[CONSIGNE DONNÉE A]
D'après le témoignage sur le cessez-le-feu, depuis combien de temps l'auteur se trouvait-il en Algérie le 19 mars 1962 ?

[TEXTE EXTRAIT]
«Lors du cessez le feu, le 19 mars 1962, j’étais sous les drapeaux en Algérie»
Témoignage d’un ancien marssacois, aujourd’hui disparu, déjà diffusé il y a quelques années, que nous avons souhaité partager avec vous.
«Lors du cessez le feu, le 19 Mars 1962, j’étais sous les drapeaux en Algérie. J’y étais depuis près de deux ans, comme appelé du contingent, incorporé direct.
De ce que j’ai vécu ce jour-là, il ne faudra surtout pas en faire une généralité, car nous étions de nombreux soldats et, de Constantine à Sidi Bel Abbès en passant par le massif du Hoggar, rien n’était pareil.
C’est l’histoire d’un groupe de jeunes de 20 ans, dont j’étais, qui, la veille du printemps, étaient de garde dans la nuit du 18 au 19 Mars 1962. Bien sûr, nous n’avions pas choisi cette situation, d’autres l’avaient choisie pour nous. C’était la guerre. Nous n’étions pas faits pour ça, mais nous y étions et peut-être un peu aidés par l’insouciance de nos vingt ans, nous faisions notre devoir, dans la discipline, avec sérieux et courage, même si parfois il nous arrivait d’avoir peur.

[ENTRÉES]
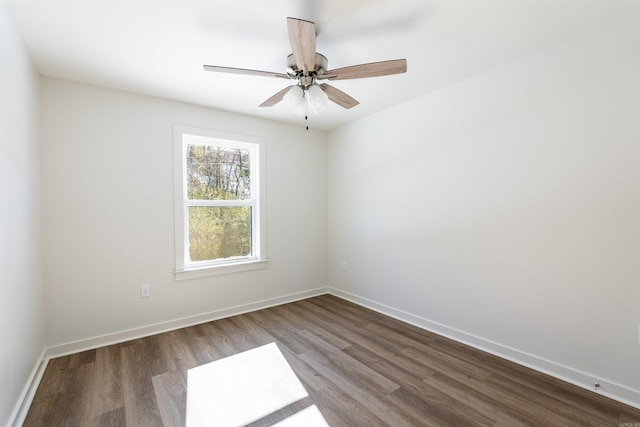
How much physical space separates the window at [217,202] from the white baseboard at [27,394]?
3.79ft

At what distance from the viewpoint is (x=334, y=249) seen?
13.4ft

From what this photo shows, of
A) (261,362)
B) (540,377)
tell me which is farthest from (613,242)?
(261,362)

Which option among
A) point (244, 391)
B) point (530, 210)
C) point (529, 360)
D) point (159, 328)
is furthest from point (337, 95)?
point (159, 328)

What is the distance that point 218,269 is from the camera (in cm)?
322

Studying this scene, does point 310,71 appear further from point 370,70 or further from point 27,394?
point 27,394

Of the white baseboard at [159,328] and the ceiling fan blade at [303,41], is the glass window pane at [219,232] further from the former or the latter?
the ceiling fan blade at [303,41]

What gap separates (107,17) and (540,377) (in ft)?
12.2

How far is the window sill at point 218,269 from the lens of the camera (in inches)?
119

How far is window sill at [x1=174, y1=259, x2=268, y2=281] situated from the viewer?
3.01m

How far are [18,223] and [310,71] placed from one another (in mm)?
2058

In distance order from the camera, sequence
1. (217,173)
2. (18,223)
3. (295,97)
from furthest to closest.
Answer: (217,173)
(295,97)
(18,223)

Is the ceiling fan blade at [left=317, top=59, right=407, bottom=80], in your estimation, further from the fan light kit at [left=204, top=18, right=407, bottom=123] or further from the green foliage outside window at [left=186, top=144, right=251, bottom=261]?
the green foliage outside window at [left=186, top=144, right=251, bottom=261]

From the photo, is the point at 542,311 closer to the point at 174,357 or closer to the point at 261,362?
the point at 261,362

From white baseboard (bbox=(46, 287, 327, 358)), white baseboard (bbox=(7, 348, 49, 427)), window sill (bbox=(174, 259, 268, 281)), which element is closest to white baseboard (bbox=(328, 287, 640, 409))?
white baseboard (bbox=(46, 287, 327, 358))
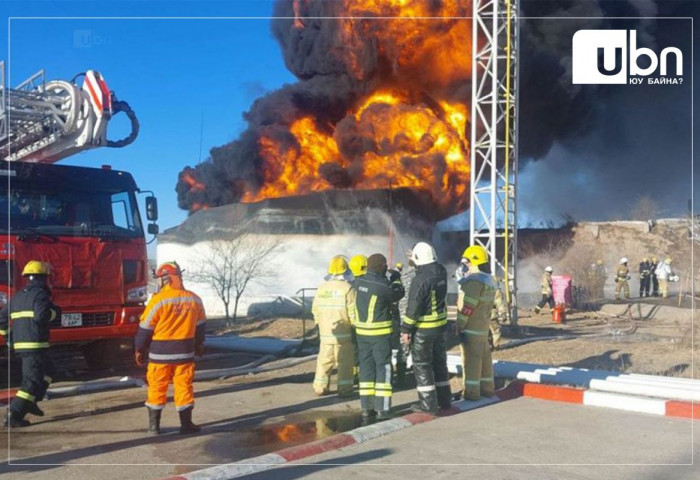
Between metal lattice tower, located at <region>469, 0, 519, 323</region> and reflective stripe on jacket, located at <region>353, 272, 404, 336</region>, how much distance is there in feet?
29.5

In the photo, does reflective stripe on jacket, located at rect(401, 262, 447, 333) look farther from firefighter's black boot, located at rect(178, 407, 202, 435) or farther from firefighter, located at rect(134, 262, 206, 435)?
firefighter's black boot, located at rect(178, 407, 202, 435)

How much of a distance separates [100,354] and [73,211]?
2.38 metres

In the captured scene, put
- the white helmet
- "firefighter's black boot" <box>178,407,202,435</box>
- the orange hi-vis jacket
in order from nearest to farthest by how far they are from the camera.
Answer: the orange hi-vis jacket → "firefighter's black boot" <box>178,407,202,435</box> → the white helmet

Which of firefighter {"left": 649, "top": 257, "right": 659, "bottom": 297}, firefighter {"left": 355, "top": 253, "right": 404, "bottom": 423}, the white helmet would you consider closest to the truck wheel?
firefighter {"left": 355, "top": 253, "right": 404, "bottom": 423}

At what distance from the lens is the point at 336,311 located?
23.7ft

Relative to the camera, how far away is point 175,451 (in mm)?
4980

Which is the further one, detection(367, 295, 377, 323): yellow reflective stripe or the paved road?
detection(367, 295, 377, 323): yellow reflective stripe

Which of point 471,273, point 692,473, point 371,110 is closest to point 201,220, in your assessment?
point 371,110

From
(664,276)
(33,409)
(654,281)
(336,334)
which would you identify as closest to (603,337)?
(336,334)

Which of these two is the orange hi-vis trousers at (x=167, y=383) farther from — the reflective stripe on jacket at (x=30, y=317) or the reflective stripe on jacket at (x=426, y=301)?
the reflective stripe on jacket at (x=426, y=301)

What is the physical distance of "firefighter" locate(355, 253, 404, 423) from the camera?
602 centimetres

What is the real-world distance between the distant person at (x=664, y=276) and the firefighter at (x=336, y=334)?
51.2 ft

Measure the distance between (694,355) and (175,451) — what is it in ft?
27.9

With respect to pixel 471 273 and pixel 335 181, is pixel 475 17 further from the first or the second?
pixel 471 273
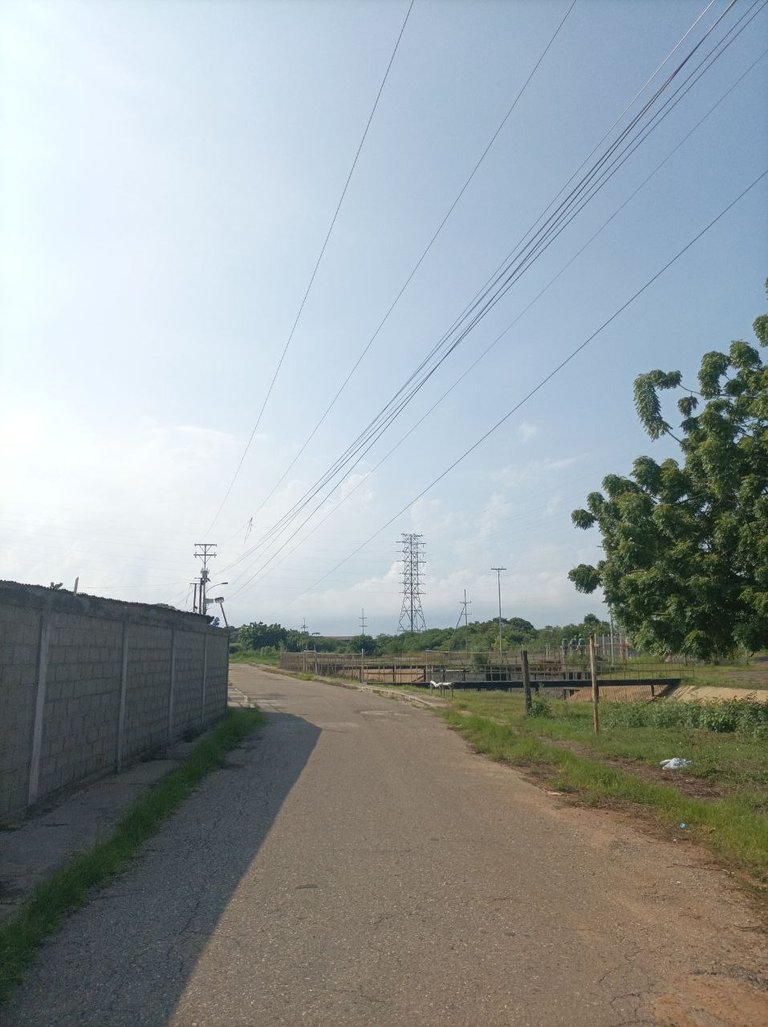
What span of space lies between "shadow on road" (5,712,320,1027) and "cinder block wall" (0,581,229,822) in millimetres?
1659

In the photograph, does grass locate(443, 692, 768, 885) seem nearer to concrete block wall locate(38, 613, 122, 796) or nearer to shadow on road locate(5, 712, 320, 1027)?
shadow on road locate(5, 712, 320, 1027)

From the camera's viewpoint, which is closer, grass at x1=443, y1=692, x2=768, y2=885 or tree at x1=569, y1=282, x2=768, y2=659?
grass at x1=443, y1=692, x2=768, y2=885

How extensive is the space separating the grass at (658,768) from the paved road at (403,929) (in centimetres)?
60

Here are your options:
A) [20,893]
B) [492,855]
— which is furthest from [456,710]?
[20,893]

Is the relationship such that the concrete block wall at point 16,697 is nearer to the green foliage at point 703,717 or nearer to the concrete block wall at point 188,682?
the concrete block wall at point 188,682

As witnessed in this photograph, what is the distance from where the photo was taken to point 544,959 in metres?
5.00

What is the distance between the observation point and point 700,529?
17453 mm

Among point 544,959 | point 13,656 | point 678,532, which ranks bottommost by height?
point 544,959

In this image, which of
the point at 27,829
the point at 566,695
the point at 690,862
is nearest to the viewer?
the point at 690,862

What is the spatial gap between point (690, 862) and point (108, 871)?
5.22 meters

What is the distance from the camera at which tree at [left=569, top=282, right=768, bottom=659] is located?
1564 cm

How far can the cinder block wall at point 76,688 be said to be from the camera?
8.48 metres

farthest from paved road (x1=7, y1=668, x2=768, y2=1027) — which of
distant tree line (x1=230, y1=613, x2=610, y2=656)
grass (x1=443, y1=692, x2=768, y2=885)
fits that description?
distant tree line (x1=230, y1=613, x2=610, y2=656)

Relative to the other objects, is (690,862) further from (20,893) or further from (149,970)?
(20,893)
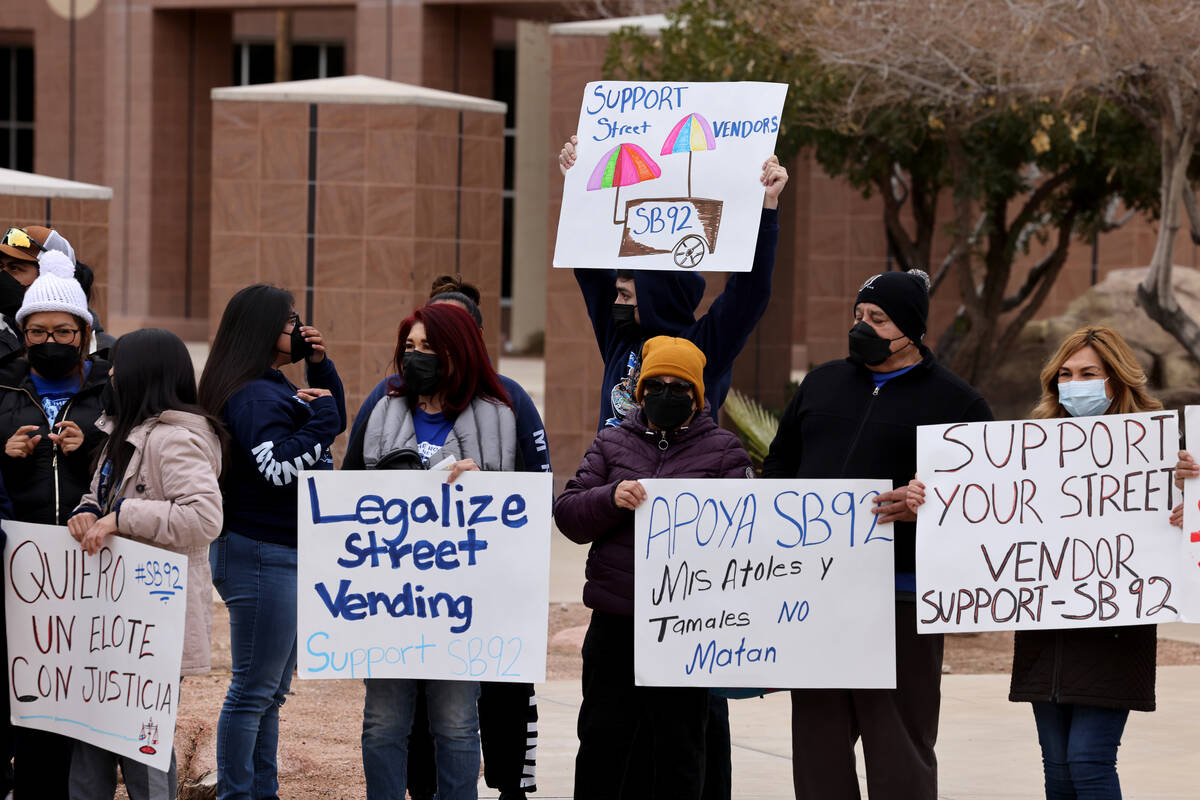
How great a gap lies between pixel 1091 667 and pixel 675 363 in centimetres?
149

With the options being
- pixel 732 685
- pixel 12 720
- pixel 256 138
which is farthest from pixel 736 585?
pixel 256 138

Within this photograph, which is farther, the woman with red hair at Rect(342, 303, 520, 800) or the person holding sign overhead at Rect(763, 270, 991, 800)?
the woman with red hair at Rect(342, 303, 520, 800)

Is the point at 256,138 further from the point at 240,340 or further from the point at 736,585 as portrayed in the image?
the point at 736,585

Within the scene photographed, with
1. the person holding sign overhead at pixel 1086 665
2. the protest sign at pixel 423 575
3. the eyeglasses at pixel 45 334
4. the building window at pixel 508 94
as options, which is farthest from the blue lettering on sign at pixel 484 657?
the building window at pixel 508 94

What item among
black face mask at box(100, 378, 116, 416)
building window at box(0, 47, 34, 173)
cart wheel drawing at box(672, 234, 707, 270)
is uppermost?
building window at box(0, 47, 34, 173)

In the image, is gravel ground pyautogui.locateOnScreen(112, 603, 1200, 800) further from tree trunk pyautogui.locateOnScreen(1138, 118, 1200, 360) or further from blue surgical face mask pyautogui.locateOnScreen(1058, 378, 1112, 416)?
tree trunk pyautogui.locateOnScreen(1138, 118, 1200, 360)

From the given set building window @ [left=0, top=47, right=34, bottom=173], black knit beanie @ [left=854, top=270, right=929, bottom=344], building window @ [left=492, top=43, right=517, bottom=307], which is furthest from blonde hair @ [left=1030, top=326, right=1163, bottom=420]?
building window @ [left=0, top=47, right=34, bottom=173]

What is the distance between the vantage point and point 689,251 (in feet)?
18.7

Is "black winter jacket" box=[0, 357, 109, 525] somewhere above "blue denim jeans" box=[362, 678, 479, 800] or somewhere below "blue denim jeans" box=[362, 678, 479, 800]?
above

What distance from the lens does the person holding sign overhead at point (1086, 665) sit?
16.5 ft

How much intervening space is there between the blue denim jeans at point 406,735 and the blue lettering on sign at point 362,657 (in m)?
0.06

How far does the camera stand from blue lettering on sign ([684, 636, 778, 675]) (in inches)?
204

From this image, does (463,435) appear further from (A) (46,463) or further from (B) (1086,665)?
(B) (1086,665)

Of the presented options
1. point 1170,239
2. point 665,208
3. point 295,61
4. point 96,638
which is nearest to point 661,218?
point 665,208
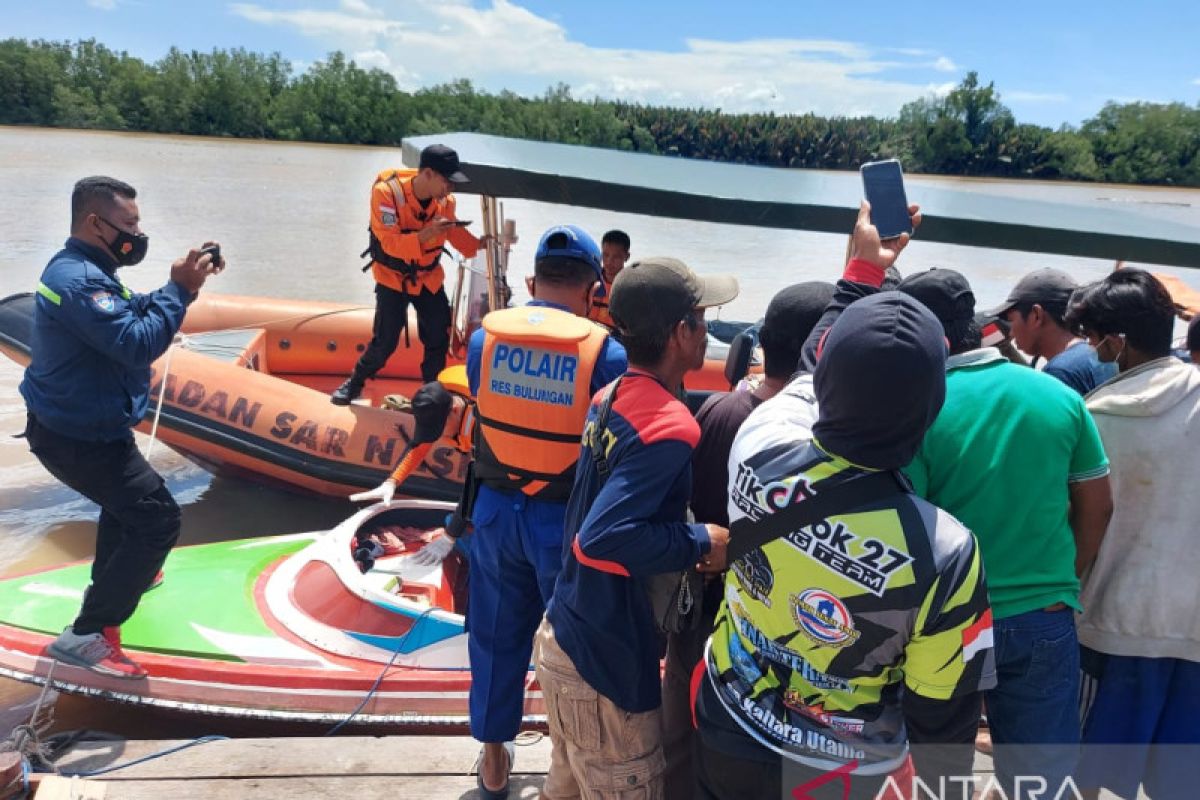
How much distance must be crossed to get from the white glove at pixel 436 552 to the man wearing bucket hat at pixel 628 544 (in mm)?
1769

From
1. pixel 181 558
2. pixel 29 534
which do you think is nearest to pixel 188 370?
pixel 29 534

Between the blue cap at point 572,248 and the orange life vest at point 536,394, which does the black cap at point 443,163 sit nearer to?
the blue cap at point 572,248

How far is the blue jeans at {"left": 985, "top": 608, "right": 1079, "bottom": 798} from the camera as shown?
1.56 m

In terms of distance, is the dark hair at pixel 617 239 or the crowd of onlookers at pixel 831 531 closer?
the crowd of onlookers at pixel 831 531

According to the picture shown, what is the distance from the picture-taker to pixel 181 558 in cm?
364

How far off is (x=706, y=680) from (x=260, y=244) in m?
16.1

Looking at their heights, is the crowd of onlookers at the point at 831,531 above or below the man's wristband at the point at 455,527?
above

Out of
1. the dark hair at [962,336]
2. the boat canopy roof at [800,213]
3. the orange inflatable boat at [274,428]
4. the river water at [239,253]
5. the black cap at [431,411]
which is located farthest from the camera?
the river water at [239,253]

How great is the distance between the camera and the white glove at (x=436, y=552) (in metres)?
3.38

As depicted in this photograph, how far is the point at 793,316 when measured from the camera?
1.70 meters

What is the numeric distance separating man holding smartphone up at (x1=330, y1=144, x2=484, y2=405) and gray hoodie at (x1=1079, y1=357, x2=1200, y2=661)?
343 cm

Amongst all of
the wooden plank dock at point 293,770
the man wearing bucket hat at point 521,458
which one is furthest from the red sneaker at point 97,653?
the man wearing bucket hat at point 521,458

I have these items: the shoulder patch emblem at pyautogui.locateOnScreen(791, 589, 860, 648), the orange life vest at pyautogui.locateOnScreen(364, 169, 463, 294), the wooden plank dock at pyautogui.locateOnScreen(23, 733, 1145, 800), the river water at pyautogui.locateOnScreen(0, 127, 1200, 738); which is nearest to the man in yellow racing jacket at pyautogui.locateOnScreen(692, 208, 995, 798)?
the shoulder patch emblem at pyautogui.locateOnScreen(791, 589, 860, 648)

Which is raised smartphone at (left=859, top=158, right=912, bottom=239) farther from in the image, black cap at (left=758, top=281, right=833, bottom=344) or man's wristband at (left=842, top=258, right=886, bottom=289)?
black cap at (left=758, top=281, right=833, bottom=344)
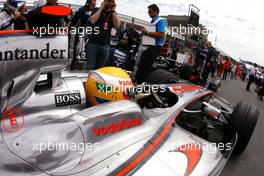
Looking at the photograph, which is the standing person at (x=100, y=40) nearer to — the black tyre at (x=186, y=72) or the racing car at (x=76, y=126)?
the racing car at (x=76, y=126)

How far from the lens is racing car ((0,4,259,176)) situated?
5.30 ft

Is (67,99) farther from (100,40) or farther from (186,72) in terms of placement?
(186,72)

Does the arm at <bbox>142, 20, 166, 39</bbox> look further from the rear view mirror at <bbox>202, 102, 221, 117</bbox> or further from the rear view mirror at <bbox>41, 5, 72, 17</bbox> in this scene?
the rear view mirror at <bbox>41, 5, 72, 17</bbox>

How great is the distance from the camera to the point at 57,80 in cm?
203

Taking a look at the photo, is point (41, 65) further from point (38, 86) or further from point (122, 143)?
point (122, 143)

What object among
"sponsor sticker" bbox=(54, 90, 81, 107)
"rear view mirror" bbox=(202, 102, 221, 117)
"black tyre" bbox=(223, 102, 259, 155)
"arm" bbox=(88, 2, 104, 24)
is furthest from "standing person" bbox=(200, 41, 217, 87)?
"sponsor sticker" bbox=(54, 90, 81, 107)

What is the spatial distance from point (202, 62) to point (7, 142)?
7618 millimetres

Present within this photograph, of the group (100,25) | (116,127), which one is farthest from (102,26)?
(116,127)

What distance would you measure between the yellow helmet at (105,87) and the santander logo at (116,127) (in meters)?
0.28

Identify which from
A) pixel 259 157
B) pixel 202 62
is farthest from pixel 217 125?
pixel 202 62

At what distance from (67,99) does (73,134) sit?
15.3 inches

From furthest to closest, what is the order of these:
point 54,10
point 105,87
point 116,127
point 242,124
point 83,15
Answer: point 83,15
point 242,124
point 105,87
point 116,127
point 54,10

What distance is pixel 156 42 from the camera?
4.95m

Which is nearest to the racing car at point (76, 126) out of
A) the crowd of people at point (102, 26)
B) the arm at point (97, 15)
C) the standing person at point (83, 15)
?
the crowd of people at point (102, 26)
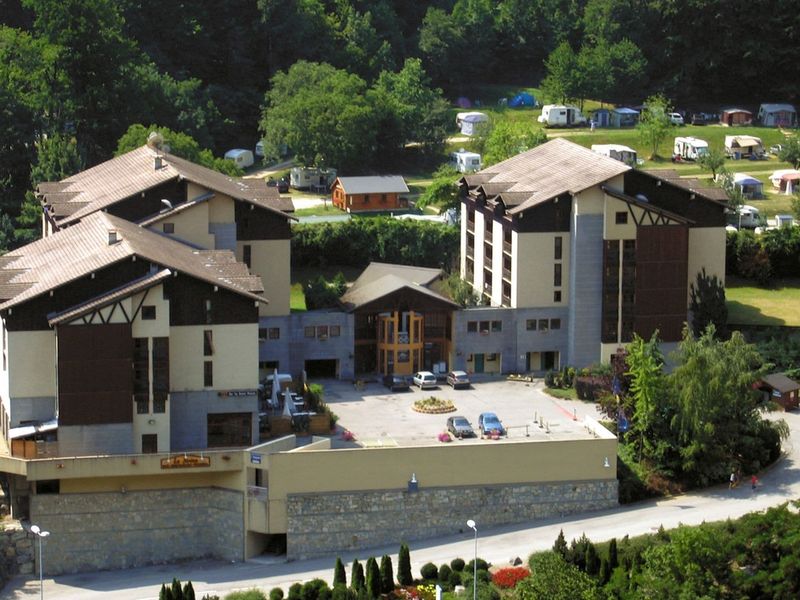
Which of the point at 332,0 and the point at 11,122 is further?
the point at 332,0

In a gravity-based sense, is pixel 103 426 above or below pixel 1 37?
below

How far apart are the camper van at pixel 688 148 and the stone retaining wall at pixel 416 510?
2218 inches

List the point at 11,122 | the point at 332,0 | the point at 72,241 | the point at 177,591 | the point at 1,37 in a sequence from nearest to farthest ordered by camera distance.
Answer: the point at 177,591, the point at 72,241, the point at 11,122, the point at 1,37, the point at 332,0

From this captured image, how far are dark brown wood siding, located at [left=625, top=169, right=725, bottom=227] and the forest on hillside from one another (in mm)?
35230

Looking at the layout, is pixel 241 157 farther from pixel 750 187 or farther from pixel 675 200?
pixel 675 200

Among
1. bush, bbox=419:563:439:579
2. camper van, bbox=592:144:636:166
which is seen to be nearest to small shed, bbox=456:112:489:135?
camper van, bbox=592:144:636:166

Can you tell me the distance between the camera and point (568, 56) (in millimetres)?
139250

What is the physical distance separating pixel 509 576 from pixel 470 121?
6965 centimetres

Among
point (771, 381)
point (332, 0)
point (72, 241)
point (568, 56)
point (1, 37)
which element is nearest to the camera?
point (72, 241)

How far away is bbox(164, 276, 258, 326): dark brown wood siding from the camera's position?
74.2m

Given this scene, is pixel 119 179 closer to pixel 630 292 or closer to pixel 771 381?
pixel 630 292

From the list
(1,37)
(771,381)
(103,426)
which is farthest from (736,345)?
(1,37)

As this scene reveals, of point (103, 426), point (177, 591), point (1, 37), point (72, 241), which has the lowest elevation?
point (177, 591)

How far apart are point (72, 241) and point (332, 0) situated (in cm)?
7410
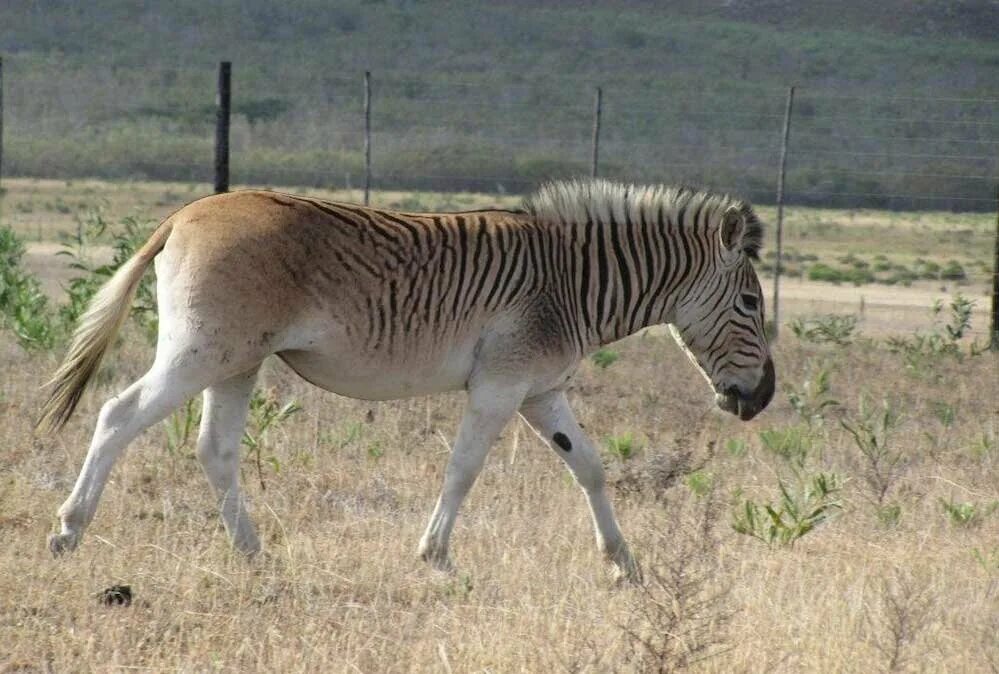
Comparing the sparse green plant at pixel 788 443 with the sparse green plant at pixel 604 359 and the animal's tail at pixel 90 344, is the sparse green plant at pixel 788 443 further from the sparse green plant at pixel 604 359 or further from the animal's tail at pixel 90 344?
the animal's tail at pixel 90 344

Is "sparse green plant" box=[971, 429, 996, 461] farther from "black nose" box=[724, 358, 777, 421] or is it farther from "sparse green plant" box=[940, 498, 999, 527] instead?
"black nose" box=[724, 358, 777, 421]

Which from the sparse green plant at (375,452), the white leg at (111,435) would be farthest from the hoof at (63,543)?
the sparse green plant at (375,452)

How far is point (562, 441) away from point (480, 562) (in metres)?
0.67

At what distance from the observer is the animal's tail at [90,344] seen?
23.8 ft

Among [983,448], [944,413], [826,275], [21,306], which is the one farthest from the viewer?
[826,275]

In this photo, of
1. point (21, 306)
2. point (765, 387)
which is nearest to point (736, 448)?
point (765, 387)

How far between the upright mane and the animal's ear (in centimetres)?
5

[CONSIGNE DONNÉE B]
Pourriez-vous recopier à l'identique les lignes des entrées, en commençant à celle qui contient « How great is the distance from » et en terminant à celle qui contient « 15.3 inches », ces deux lignes comprises ?

[RÉPONSE FINALE A]
Depuis près de deux ans, comme appelé du contingent.

[RÉPONSE FINALE B]
How great is the distance from the camera to the point at 57,80 in cm?
203

Taking a look at the photo, is point (41, 65) further from point (38, 86) or further from point (122, 143)?
point (122, 143)

What object among
"sponsor sticker" bbox=(54, 90, 81, 107)
"rear view mirror" bbox=(202, 102, 221, 117)
"black tyre" bbox=(223, 102, 259, 155)
"arm" bbox=(88, 2, 104, 24)
is furthest from "standing person" bbox=(200, 41, 217, 87)?
"sponsor sticker" bbox=(54, 90, 81, 107)

What is the spatial distance from point (202, 62) to point (7, 142)?
7618 millimetres

Present within this photograph, of the group (100,25) | (116,127), which one is farthest from (102,26)?
(116,127)

What distance would you measure between the yellow helmet at (105,87) and the santander logo at (116,127) (in meters)?
0.28

Identify which from
A) pixel 259 157
B) pixel 202 62
is farthest from pixel 217 125?
pixel 202 62

At what distance from (67,99) does (73,134) sit?
15.3 inches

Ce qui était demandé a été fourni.